__Извлечённый текст__:
__________

Часть пятая
Часть пятая
Константин Симонов
«Все написанное мною в прозе связано с Великой Отечественной войной и предшествовавшими ей военными событиями на Дальнем Востоке.
Это же, впрочем, относится и к большинству моих стихов и пьес.
Хорошо это или плохо, но очевидно, что я до сих пор был и продолжаю оставаться военным писателем, и мой долг – заранее предупредить читателя, что, открывая любой из этих шести томов, он будет снова и снова встречаться с войной».
Так писал Константин Симонов в 1966 году, в предисловии к своему собранию сочинений. Так он мог бы сказать и двенадцать лет спустя, в свой последний час.
Военное время сформировало его как художника, и я бы еще добавил, что своими лучшими человеческими поступками Симонов тоже был обязан военному времени. Тому неписаному кодексу фронтового братства, которому он – подчас неожиданно, непредсказуемо – следовал позднее, когда стал занимать высокие посты в Союзе писателей и когда, к сожалению, с ним произошли необратимые перемены.
Есть люди, которые почти не меняются с годами. О Симонове этого не скажешь. Он был очень разным, многоликим.
Мы познакомились перед самой войной, и я берегу его в своей памяти таким, каким знал в ту далекую пору, – открытым, скромным, робеющим на первой в своей жизни премьере (у Ивана Берсенева, в Московском театре имени Ленинского комсомола).
Он был тогда влюблен и любим. Это была романтическая, пылкая и красивая любовь, которой все вокруг восхищались, а многие завидовали. И было чему завидовать…
Потом все кончилось грустно, непримиримым разрывом с женщиной, которую он боготворил. Я очень переживал не столько сам их разрыв, сколько то, что этот факт стал предметом досужих обсуждений, а порой и весьма небезобидных домыслов. Теперь, когда нет в живых ни Симонова, ни Валентины Серовой, я считаю возможным сказать во всеуслышание, что их взаимное чувство не стоит замалчивать. Конечно, и теперь никто не вправе внедряться слишком глубоко в столь деликатную тему, но, уверяю, в их отношениях было много прекрасного. Они принадлежат истории хотя бы потому, что любовь к Серовой водила пером Симонова, когда он писал свои знаменитые лирические стихотворения военных лет, в том числе – «Жди меня».

__________

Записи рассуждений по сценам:
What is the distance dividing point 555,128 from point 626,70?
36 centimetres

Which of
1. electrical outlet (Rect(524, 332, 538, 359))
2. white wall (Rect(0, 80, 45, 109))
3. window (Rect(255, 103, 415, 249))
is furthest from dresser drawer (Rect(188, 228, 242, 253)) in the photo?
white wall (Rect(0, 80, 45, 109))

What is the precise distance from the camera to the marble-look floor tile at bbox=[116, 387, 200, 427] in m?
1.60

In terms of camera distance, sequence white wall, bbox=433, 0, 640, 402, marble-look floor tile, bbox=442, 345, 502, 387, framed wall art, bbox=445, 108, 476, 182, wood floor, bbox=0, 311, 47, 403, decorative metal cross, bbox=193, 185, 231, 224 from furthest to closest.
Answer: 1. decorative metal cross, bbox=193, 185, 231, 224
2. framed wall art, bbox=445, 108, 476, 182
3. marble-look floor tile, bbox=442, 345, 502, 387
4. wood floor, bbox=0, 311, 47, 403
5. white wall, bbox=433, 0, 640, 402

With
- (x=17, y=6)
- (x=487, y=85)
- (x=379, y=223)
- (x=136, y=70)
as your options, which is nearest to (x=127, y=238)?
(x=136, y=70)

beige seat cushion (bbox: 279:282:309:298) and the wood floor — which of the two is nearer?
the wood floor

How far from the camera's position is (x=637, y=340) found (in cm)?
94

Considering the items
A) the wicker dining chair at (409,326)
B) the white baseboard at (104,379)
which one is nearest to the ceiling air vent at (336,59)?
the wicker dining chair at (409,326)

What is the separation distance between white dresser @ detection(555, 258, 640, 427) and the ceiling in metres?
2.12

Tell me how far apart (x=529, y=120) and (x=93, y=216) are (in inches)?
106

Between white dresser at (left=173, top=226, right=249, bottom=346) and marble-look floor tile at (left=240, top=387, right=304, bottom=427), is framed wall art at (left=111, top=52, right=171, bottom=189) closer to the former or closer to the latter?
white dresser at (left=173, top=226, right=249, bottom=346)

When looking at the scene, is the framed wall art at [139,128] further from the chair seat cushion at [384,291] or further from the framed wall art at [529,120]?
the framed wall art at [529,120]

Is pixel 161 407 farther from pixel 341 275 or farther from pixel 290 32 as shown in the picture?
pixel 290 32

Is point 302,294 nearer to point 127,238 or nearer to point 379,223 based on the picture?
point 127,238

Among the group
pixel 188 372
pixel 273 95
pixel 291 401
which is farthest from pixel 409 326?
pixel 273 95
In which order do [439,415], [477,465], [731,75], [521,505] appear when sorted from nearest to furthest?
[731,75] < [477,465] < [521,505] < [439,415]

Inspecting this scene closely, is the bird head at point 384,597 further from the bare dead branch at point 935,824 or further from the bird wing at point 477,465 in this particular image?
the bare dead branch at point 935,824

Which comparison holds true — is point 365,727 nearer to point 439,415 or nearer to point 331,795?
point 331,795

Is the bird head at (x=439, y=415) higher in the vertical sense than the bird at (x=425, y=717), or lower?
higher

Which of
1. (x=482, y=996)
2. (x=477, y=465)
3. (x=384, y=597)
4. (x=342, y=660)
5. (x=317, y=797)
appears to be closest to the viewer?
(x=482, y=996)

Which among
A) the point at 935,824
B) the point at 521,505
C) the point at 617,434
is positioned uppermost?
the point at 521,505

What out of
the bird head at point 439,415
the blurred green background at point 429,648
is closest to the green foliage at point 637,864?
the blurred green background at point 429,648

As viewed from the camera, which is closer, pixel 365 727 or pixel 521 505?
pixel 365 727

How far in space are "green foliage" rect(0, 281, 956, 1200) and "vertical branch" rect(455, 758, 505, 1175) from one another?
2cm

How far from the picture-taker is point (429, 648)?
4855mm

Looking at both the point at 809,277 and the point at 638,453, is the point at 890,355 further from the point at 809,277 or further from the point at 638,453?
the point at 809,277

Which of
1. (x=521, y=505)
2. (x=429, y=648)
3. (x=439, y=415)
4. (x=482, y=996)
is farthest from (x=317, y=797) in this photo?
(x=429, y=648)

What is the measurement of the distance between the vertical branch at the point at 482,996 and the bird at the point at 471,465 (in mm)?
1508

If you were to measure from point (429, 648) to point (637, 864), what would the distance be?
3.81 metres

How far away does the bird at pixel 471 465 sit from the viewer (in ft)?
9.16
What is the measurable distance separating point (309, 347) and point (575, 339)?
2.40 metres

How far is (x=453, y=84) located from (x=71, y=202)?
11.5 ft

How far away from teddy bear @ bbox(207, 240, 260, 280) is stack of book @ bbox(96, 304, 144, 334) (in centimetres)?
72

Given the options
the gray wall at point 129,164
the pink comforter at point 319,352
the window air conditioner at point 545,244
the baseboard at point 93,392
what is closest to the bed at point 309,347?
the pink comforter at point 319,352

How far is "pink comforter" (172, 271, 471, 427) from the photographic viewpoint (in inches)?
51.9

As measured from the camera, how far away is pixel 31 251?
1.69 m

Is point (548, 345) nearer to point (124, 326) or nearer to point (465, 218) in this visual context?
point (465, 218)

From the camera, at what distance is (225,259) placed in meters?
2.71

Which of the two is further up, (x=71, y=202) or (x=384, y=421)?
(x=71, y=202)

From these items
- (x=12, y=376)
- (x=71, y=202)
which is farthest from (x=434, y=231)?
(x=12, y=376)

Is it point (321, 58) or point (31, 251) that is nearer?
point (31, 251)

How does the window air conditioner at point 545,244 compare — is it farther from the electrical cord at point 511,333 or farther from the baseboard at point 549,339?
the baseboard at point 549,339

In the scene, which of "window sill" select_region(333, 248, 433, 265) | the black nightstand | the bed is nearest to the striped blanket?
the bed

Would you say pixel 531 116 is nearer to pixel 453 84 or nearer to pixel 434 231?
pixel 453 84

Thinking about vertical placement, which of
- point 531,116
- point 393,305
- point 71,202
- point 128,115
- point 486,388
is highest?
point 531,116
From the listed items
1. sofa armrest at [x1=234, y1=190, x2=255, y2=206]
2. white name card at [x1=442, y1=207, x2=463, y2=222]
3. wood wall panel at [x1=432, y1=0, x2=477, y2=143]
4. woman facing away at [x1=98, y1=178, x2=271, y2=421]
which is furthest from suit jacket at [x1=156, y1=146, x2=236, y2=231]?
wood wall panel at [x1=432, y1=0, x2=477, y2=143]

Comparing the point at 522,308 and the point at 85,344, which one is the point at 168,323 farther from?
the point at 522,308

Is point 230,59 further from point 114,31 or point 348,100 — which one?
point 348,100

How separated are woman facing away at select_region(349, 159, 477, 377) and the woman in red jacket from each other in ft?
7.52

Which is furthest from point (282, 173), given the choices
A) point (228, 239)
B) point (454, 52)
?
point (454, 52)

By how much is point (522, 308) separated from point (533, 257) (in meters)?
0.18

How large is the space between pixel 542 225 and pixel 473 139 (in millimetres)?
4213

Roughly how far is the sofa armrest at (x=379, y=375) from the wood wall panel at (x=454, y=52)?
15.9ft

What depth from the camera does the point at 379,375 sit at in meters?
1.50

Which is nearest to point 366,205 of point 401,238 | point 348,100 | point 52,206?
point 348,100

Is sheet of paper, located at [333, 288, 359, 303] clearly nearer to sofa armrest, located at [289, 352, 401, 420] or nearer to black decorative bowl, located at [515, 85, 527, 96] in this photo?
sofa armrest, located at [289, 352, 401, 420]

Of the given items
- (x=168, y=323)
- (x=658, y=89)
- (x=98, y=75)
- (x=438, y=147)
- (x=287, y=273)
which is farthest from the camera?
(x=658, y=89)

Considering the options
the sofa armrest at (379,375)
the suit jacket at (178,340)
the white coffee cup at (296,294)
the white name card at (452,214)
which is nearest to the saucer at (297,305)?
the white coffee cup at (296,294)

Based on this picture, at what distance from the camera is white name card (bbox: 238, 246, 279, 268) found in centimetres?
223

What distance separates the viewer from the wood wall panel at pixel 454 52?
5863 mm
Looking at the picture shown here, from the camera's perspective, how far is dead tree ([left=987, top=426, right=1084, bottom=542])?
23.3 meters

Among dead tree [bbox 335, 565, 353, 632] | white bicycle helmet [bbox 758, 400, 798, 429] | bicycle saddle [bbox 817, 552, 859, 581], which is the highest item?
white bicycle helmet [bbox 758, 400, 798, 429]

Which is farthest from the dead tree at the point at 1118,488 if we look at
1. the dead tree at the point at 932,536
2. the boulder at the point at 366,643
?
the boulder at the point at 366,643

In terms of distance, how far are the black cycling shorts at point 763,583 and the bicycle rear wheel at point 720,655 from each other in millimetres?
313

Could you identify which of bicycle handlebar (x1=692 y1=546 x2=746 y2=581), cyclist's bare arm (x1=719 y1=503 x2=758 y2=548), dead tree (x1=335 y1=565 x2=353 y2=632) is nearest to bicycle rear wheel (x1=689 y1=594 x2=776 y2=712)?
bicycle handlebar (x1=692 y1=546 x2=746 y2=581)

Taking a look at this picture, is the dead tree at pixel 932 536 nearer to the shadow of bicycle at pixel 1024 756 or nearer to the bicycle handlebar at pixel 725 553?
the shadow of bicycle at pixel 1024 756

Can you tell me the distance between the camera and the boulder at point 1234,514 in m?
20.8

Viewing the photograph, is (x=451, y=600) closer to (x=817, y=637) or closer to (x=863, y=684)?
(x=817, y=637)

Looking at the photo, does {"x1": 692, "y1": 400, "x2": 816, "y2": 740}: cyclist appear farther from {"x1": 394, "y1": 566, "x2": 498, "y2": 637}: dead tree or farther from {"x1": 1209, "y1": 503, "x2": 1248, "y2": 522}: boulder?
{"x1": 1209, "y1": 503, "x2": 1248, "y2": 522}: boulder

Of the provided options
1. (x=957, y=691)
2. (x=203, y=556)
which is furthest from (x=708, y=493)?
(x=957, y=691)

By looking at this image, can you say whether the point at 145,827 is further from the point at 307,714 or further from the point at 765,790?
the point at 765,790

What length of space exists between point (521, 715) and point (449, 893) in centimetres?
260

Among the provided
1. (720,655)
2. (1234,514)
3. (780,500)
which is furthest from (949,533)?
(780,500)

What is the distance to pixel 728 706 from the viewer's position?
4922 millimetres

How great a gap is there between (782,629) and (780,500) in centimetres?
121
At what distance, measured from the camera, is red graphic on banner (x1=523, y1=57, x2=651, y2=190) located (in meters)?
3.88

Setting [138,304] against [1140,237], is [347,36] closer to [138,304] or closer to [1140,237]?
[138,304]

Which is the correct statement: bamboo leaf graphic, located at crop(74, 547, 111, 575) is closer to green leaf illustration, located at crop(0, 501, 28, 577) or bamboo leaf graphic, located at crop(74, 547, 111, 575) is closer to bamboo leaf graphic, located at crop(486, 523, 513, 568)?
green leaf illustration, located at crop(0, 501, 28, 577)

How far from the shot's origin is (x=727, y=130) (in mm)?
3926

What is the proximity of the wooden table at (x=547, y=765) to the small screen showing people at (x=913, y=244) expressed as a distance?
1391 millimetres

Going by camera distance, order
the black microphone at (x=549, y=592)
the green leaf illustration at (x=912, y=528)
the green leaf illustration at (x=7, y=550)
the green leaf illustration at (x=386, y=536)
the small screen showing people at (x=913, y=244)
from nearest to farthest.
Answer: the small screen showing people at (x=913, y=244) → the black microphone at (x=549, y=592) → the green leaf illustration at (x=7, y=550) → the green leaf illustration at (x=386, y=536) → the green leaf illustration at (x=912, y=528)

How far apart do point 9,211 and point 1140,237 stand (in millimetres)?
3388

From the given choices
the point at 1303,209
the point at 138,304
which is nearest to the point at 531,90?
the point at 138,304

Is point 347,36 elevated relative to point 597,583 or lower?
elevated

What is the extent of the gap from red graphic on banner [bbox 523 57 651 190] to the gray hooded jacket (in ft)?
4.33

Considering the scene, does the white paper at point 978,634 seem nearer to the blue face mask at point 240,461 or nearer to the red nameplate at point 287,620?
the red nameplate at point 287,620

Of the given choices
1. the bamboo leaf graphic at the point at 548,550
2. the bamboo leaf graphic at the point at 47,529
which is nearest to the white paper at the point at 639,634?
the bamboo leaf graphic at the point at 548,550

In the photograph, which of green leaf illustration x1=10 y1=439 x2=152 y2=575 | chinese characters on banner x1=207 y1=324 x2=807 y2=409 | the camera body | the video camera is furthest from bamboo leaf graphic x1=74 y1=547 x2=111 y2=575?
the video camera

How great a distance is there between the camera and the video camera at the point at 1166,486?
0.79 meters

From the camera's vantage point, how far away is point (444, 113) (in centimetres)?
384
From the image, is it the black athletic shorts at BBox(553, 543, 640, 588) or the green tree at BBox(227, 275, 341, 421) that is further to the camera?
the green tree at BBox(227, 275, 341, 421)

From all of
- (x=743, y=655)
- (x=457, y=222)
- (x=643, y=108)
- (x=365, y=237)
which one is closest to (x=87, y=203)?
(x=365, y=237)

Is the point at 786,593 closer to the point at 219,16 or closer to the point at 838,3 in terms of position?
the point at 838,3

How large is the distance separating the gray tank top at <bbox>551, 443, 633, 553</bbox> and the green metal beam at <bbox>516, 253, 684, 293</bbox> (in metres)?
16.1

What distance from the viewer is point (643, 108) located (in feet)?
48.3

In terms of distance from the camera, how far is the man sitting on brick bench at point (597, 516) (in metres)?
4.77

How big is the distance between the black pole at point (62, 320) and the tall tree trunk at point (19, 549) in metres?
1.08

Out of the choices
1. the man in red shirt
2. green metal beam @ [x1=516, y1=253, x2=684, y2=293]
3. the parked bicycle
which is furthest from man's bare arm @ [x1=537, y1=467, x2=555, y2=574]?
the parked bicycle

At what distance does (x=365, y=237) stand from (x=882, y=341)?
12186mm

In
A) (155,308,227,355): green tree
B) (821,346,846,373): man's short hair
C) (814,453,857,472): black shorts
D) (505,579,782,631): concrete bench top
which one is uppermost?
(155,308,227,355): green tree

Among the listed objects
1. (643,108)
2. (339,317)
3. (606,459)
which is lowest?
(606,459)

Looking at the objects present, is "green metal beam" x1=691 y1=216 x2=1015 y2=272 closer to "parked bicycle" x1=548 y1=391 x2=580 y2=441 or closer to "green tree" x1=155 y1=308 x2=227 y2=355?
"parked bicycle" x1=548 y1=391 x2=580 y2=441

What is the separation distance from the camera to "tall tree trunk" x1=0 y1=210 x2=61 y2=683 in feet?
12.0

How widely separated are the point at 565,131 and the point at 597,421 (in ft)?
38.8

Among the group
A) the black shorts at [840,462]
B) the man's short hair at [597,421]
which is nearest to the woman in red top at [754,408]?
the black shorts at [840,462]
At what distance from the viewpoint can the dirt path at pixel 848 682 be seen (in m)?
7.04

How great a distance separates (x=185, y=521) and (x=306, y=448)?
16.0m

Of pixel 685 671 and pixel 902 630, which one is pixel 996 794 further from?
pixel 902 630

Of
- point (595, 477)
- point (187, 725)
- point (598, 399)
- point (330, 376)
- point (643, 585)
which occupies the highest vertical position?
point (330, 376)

__________

__Задание 1__: В каком театре, согласно тексту о Константине Симонове, состоялась его первая премьера?
__Задание 2__: Продолжите текст о Константине Симонове с того места, где он заканчивается.
Перечень не имеет отношения к тексту о Константине Симонове.

__Ответ 1__: В Московском театре имени Ленинского комсомола, у Ивана Берсенева.

__Ответ 2__:
Валю Серову я знал еще тогда, когда она была артисткой, что называется, второго положения в берсеневской труппе. Это был 1938 год. Берсенев только-только возглавил Театр Ленкома, и вместе с ним в этот театр пришло много одаренных актеров, значительная часть которых прежде играла в закрытом к тому времени МХАТ-2. Лицо обновленного Ленкома определяли Бирман, Гиацинтова, Оленин, Плятт, И. Соловьев… Серова не отличалась столь ярким дарованием, в мастерстве уступала им. Но она была очень красива, и отнюдь не кукольной красотой. В ней ощущалось обаяние независимости, способность к головокружительным решениям, глубокая эмоциональная жизнь.
Я снимался вместе с ней в фильме режиссера Навроцкого «Огненные годы». Съемки шли под Минском, в открытом поле. Вдруг в небе появляется самолет, кружит над нами и идет на снижение. Что случилось?! Все встревожены. Бегут навстречу самолету, который уже приземлился и, подскакивая на кочках, подруливает прямо к нам. И только Валя все понимает сразу.
– Не волнуйтесь, – невозмутимо говорит она. – Это ко мне.
Она была тогда замужем за Анатолием Серовым, летчиком-испытателем, Героем Советского Союза. Серов вы шел из самолета с букетом цветов и вручил его Вале.
Вскоре он погиб при испытаниях. Она осталась одна с совсем еще маленьким сыном.
Костю с Валей познакомил я. Он увидел ее на сцене и попросил меня провести его за кулисы после спектакля и представить Серовой. Уже после этого она стала играть в его «Парне из нашего города», знаменитой ленкомовской постановке 1940 года. А популярной – на всю страну – стала после фильма «Девушка с характером».
Как хороша, весела была их свадьба – в квартире у Кости, куда он для шика пригласил официантов из «Метрополя».
– Атмосфера должна быть домашняя, – говорил Симонов, – но перемены блюд должны производиться профессионально!
В тот вечер он пил шампанское из ее туфли и вообще – гусарил. Ей это нравилось. Ей нравилась лихость. А Костя умел быть лихим.
Но жизнь не только из гусарства состоит: при иных обстоятельствах оно не спасает и только оборачивается самообманом. Впрочем, здесь я поставлю многоточие…
Мы с Симоновым дружили недолго – примерно до 1950 года. Потом и виделись редко, и общались сдержаннее. Но как забыть, например, первое послевоенное лето, когда мы с Ромой гостили у него на даче в Гульрипше!
Он очень любил готовить шашлыки и делал это превосходно. Еще до завтрака мы отправлялись на базар, и там он, я бы сказал, вдохновенно отбирал баранину, причем не терпел никаких советов в этом столь важном вопросе, и даже присутствие такого знатока, как местный поэт Иван Тарба, не смущало его. Мы втроем – Рома, Тарба и я – покорно плелись за ним.
Однажды я попробовал усомниться в необходимости нашего присутствия, поскольку он лишил нас даже совещательного голоса. В ответ он только пожал плечами. Точно я его всерьез обидел. Некоторое время спустя разъяснил:
– Понимаешь, вы мне нужны как зрители. Тогда я чувствую себя увереннее. Как человек, который заботится о благе ближних и знает, что ближние, в случае чего, могут подтвердить, что он действительно заботился.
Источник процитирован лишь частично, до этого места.